Jakarta, Sonora.ID - Ternyata kini konsep Environmental, Social, and Governance (ESG) telah menjadi perhatian utama di dunia bisnis dan investasi. ESG tidak lagi dianggap sebagai elemen sekunder, melainkan sebagai faktor kunci dalam menilai kinerja dan keberlanjutan perusahaan.
Konsep ini pun telah diadopsi oleh PT Bursa Efek Indonesia (BEI) untuk mendorong praktik bisnis yang lebih bertanggung jawab.
"ESG menjadi kerangka kerja yang digunakan untuk mengevaluasi kinerja perusahaan berdasarkan tiga pilar utama," sebut Direktur Pengembangan BEI Jeffrey Hendrik dalam siaran persnya, Senin (21/10/2024).
Pertama, environmental (lingkungan) yang berfokus pada dampak operasi perusahaan terhadap lingkungan, seperti emisi karbon, penggunaan energi, dan pengelolaan limbah. Kedua, social (sosial) yang berhubungan dengan tanggung jawab sosial perusahaan terhadap komunitas dan tenaga kerja, seperti hak asasi manusia, kondisi kerja, dan dampak sosial produk atau layanan yang dihasilkan. Ketiga, governance (tata kelola) yaitu menilai praktik tata kelola perusahaan, termasuk transparansi, etika bisnis, dan manajemen risiko.
Jeffrey mengungkapkan, perusahaan yang memenuhi standar ESG dianggap lebih berkelanjutan dan bertanggung jawab, yang pada akhirnya dapat meningkatkan reputasi, kepercayaan investor, serta akses ke modal.
Baca Juga: Jokowi Pulang ke Solo, Pedagang Jual Pernak-pernik Bertema Presiden
Diketahui tahun 2020 lalu, BEI meluncurkan Indeks ESG Leaders IDX, yang berfokus pada perusahaan-perusahaan yang telah mengadopsi praktik terbaik ESG.
"Indeks ini memberikan panduan bagi investor yang ingin berinvestasi di perusahaan yang menunjukkan komitmen terhadap keberlanjutan," kata Jeffrey.
Selain itu, BEI juga bekerja sama dengan berbagai lembaga untuk menyediakan pelatihan dan panduan bagi emiten dalam hal pelaporan ESG, karena pelaporan ESG yang transparan memungkinkan investor untuk lebih mudah mengevaluasi kinerja perusahaan dari perspektif keberlanjutan.

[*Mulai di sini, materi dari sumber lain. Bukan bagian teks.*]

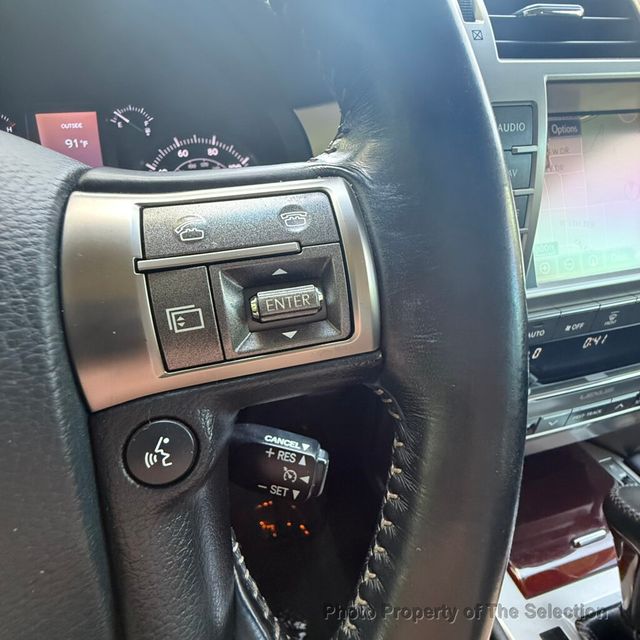 2017 Lexus GX GX460 PREMIUM 4WD W/PREMIUM PACKAGE & BLIND SPOT SYSTEM - 23040029 - 26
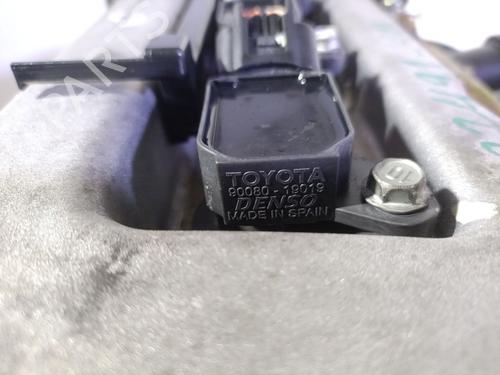 Engine TOYOTA AVENSIS (_T25_) 1.8 VVT-i (ZZT251_, ZZT251R) | BP24641214M1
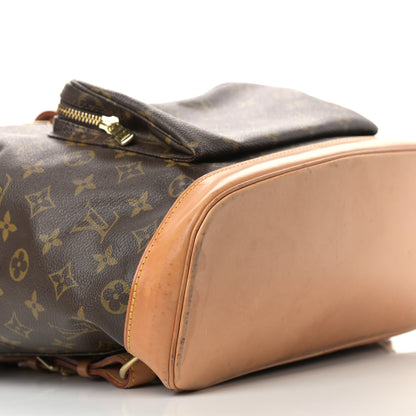 Louis Vuitton Monogram Montsouris GM Backpack 8 of 14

Diungkapkan, sejarah konsep ESG bermula pada tahun 1987, yang merupakan tonggak penting dalam perkembangan gagasan keberlanjutan. Pada momen tersebut, Laporan Brundtland yang secara resmi berjudul "Our Common Future," diterbitkan oleh Komisi Dunia untuk Lingkungan dan Pembangunan (WCED) yang dipimpin oleh Gro Harlem Brundtland, mantan Perdana Menteri Norwegia.